Réunis en assemblée générale convoquée par le SNECHU, les enseignants chercheurs hospitalo-universitaires ont salué, mardi, le nouveau statut de l’enseignant chercheur hospitalo -univeristaire et la révision du régime indemnitaire publiés au journal officiel N° 18 du le 18 mars 2024.
Revenant point par point sur ces acquis en négociation depuis 2009, le Pr Belhadj a rappelé que ce nouveau texte reconnaît pour la première fois les activités sanitaires, comme activité d’encadrement et de formation au niveau l’hôpital. La nouveauté est également du fait que l’indemnité d’évolution professionnelle l’IEP est comptabilisée à 100% pour les jeunes maitres assistants recrutés ainsi que la création du poste de responsable pédagogique par service, ce qui permettra de valoriser le travail de nos enseignants chercheurs.
Pour ce qui est du régime indemnitaire, le président du SNECHU a affirmé que l’hospitalo-universitaire bénéficie de deux régimes indemnitaire notamment celle de l’enseignant qui est fixée entre 12.000 à 13.000 DA pour les maitres assistants (échelon 6). « Cette indemnité varie selon les échelons et elle peut atteindre 30.000 da pour l’échelon 10, et aussi pour les maitre de conférence A et B et le Professeur. Le Professeur chef de service a une augmentation nette de 54.000 DA, » a -t-il expliqué. Concernant l’indemnité relevant du ministère de la santé, le Pr Belhadj souhaite la revalorisation de cette indemnité surtout pour les jeunes hospitalo-universitaires au vu de l’exode de nos jeunes médecins vers le secteur privé et à l’étranger notamment pour certaines spécialités. Il estime que les pouvoirs publics doivent développer une politique efficace pour « retenir ces compétences pour le développement de notre système de santé et des soins de hauts niveau en leur offrant des salaires décents», a -t-il ajouté en précisant que le SNECHU a fait la proposition qui consiste à autoriser l’activité lucrative légalement pour les hospitalo -universitaires pendant les week -end dont le but est d’encourager ces derniers à rester dans leur pays.

Le second point débattu lors de cette Assemblée générale est l’organistion du concours de chefferie de service.
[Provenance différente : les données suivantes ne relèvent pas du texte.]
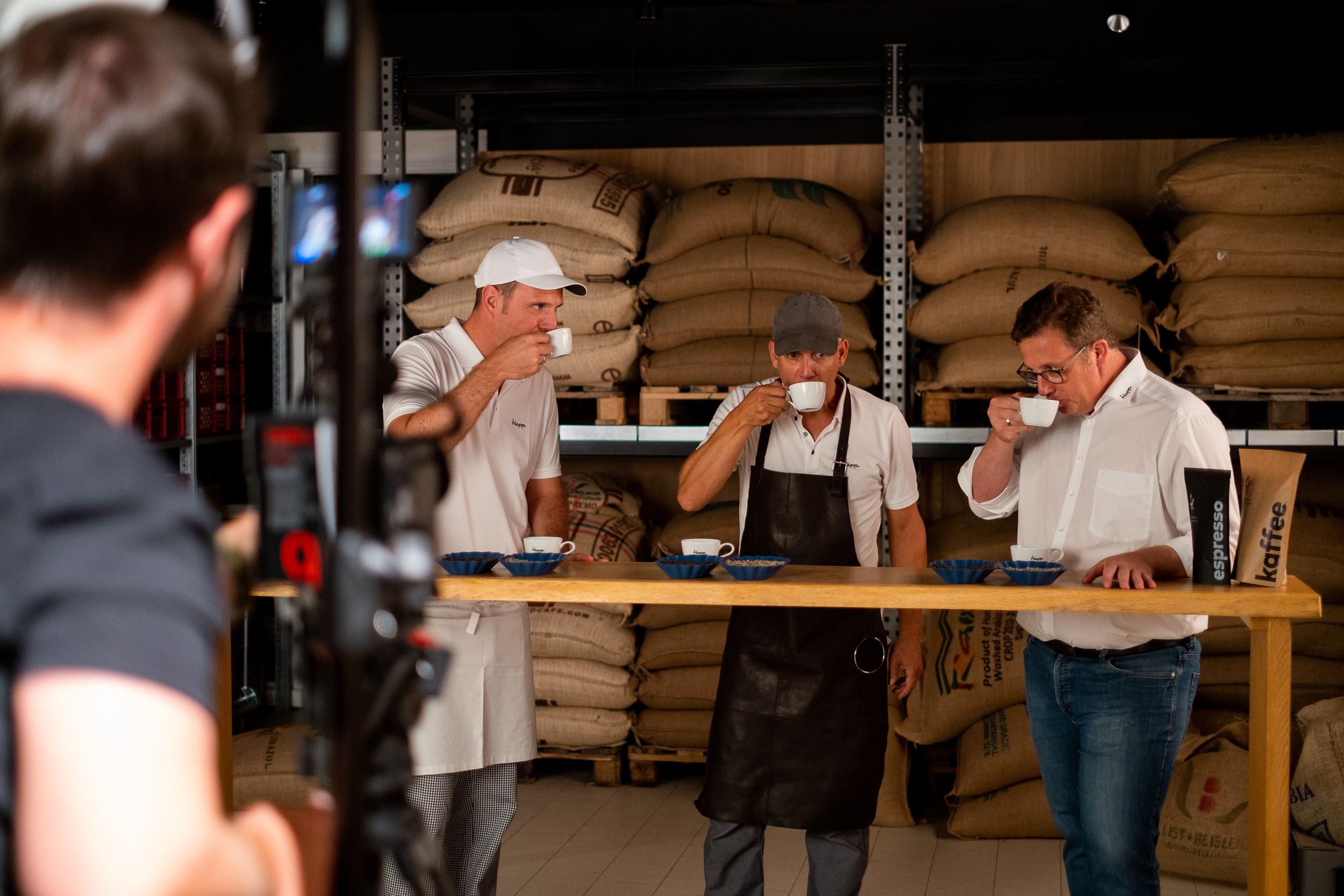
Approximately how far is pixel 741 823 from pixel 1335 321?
8.79 feet

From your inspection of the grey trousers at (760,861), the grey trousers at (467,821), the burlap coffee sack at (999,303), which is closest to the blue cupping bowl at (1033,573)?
the grey trousers at (760,861)

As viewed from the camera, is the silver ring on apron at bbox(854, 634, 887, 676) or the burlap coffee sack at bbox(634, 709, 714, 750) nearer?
the silver ring on apron at bbox(854, 634, 887, 676)

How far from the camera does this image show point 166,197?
2.73 feet

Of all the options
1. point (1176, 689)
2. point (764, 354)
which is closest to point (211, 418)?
point (764, 354)

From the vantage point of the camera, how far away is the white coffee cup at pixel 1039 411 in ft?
9.65

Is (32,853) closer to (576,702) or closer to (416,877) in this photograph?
(416,877)

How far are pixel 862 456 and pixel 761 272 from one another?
1.46m

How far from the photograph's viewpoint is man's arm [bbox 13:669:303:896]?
718 millimetres

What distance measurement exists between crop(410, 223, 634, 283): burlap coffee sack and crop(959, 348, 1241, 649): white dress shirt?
2.05 meters

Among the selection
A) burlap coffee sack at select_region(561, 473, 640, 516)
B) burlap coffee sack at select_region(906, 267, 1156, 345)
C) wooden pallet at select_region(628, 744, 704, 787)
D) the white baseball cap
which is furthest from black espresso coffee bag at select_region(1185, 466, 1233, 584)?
burlap coffee sack at select_region(561, 473, 640, 516)

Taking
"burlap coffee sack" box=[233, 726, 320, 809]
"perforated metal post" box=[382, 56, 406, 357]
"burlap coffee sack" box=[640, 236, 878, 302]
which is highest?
"perforated metal post" box=[382, 56, 406, 357]

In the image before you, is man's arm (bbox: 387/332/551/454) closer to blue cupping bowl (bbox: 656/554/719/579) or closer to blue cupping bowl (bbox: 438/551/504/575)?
blue cupping bowl (bbox: 438/551/504/575)

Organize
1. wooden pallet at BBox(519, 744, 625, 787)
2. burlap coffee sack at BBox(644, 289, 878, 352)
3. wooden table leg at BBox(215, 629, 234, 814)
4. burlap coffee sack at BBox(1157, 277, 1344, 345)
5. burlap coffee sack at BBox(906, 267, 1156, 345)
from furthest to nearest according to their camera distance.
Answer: wooden pallet at BBox(519, 744, 625, 787) < burlap coffee sack at BBox(644, 289, 878, 352) < burlap coffee sack at BBox(906, 267, 1156, 345) < burlap coffee sack at BBox(1157, 277, 1344, 345) < wooden table leg at BBox(215, 629, 234, 814)

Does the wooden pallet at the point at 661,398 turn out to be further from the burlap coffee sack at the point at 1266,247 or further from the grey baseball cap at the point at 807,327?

Le Président du SNECHU a fait savoir que le dernier concours de chef de services date de 2020. “De nombreux centres universitaires fonctionnent actuellement avec des chefs de services intérimaires à travers le territoire », a t-il déclaré. “Il est temps d’organiser ce concours et retrouver une activité hopsitalière pérenne », et d’ajouter: « Le ministre de la santé nous a rassuré et le concours aura lieu prochainement avant l’été ».
Le Pr Mourad Ouali, membre du bureau du SNECHU revient sur les principaux acquis pour les hospitalo universitaires tout en exprimant sa satisfaction pour la reconnaissance de l’activivté pédagogique au niveau des structures hopitalière
Pour Pr Oulai le SNECHU est satisfait de ces acquis mais bacoup de travail reste à faire notamment l’amélioration des conditions de travail, la mise en place d’une réglementation de l’activvité lucrative à l’instar de tous les pays du monde.
“Ce qui permerttra d’améliorer les conditions socioéconomiques mais aussi de participer au niveau du secteur privé qui est complémentaire au secteur public tout en gardant nos compétences dans notre pays», a t-il dit.
Il estime que le régime indemnitaire tel qu’il est présenté dans ce nouveau satatut reste aussi un acquis. “Ces augmentation en plus de toutes les autres mesures incitatives peuvent encourager les praticiens santé publique à faire la carrière hospitalo-universitaire » , a t-il ajouté.